After she completed the assignment Rayburn continued to work on the novel for her own enjoyment and eventually finished a first draft, which became her MFA thesis. Having not considered it before, Rayburn was struck by a sudden thought during a meeting with her MFA adviser and asked whether she should seek publication. She sent out several query letters to agents, without expecting a result, and received her first reply two days later.
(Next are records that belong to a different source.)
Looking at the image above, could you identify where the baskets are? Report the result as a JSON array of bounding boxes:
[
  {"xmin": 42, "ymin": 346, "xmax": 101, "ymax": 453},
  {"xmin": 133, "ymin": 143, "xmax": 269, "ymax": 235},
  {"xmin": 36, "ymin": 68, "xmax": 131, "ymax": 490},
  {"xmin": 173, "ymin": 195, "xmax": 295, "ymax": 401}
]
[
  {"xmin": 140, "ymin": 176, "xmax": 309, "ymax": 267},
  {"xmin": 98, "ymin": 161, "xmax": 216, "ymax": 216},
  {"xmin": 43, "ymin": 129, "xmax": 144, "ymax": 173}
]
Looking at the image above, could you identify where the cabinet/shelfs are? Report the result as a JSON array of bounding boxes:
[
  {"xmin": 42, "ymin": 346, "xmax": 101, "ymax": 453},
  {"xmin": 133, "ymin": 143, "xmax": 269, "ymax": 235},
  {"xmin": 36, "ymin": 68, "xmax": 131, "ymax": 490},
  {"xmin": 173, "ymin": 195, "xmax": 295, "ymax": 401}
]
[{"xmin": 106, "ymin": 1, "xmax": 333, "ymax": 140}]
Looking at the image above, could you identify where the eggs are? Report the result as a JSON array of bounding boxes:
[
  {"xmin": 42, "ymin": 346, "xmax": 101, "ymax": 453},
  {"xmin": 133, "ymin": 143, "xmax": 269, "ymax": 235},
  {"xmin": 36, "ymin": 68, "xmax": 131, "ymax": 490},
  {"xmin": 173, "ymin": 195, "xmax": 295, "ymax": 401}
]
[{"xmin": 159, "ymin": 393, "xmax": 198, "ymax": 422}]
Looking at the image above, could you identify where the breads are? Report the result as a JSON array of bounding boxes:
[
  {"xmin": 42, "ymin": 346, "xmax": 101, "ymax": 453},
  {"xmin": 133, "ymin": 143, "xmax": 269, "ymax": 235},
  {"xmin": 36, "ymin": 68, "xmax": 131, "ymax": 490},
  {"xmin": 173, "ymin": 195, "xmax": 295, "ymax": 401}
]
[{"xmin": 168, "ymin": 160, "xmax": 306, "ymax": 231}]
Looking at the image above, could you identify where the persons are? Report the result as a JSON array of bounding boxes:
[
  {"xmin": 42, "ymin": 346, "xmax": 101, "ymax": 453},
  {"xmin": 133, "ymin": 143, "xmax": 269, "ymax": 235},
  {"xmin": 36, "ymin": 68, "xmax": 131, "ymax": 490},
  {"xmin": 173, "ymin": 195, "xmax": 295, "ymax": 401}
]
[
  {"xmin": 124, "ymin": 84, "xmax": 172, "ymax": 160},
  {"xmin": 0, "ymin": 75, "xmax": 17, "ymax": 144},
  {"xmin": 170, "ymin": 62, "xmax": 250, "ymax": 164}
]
Rayburn signed with the Writers House agency and began to revise the novel with the help of her agent, Rebecca Sherman. Until this time, the character of Maggie Bean had been called Lucy Moon, but Rayburn had to change it because someone else was already using the name in their novel. Once this and other changes had been made, the novel was sent out to editors; it was accepted by Simon & Schuster and published as one of the six launch titles for their new Aladdin MIX imprint.

==Reception==
Entertainment Weekly, Kliatt and Teens Read Too all applauded the novel for its realism.

Rayburn's characterisation came in for particular praise, with Kliatt saying of Maggie that "her personality practically jumps off the page", and that the supporting characters are "nuanced" and "just as well-throughout". Entertainment Weekly described the titular character as "a resourceful, likeable kid" but felt that she is "simply drawn".

School Library Journal called the novel "thoughtful" and "empowering", while Kliatt thought it "engaging" and "earnest". Teens Read Too said it "will inspire readers everywhere", rating the book as "5 Stars" and gaving it a Gold Award. Entertainment Weekly graded the book as a "B".